Kaplan-Meier survival curves were used to visually compare the survival experience of subjects stratified by tumor size, tumor histology, and TNM classification. For the lung cancer mortality analysis, patients who died of other causes were also considered right censored. Mantel-Cox log-rank tests were used to compare survival among the strata.

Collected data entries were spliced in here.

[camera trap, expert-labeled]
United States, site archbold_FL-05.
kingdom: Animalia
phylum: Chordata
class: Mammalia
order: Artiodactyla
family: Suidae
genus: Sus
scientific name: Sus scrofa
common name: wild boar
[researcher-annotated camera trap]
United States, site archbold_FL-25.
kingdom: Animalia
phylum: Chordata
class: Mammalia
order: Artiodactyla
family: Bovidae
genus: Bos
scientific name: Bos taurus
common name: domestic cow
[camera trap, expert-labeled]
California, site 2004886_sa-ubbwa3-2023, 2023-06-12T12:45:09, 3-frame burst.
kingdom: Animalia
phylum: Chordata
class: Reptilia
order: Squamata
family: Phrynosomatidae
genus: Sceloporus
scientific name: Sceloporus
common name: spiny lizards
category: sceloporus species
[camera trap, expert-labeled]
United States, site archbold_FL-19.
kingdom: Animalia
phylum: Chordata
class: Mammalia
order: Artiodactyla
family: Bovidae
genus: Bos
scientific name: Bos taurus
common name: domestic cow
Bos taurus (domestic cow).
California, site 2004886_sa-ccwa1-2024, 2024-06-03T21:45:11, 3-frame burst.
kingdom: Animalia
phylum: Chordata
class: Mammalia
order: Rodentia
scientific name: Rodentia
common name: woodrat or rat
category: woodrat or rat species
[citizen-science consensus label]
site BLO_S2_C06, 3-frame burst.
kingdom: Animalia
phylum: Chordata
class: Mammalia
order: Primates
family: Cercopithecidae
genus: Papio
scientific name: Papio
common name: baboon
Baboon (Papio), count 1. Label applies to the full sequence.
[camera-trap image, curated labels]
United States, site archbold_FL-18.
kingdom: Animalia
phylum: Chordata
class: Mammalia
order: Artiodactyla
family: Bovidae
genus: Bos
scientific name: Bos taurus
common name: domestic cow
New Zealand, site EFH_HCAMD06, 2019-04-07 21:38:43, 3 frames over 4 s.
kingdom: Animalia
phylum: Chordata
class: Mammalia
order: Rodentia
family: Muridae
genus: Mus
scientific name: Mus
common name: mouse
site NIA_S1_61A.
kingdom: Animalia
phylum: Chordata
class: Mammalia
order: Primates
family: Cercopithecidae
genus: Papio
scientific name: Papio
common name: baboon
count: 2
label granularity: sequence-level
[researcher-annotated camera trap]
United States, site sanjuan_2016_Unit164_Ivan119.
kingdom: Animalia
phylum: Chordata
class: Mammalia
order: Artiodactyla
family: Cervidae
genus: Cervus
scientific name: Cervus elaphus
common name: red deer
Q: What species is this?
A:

Cox proportional hazards multivariable models were used to identify additional predictor variables of lung cancer mortality. For all predictor variables, the proportional hazards assumption was assessed using time-dependent covariates to represent the interactions of the original covariates and time and by graphical analysis of the log–log survivor plot (10). Both tumor histology and tumor size exhibited a lack of proportionality in the hazard ratios. For this reason, the models were stratified by tumor size and histology (i.e., 12 strata, 6 tumor sizes by 2 histology types). From the stratified model, we derived estimates of the adjusted hazard ratios by pooling information across the strata. Variables were entered into a backward stepwise analysis using P values of 0.20 for entry and 0.05 for removal. Adjusted hazard ratios with 95% confidence intervals (CIs) were calculated for each significant variable from the final stepwise model. For comparison, unadjusted hazard ratios with 95% CIs were calculated for each candidate variable using univariate Cox analyses to assess the impact of the adjustment.

Mantel-Cox log-rank statistics were used to determine which alternative classification scheme provided the best survival assessment. The methods of classification compared were the conventional TNM staging system, staging using precise tumor size (6 strata), or staging using precise tumor size and histology (12 strata).

The associations between the covariates used in the Cox model and the Kaplan-Meier stratification variables were evaluated using a correlation matrix that contained Pearson product moment correlation coefficients for continuous data and phi coefficients (interpreted as correlation coefficients) for categorical data to identify highly associated variables.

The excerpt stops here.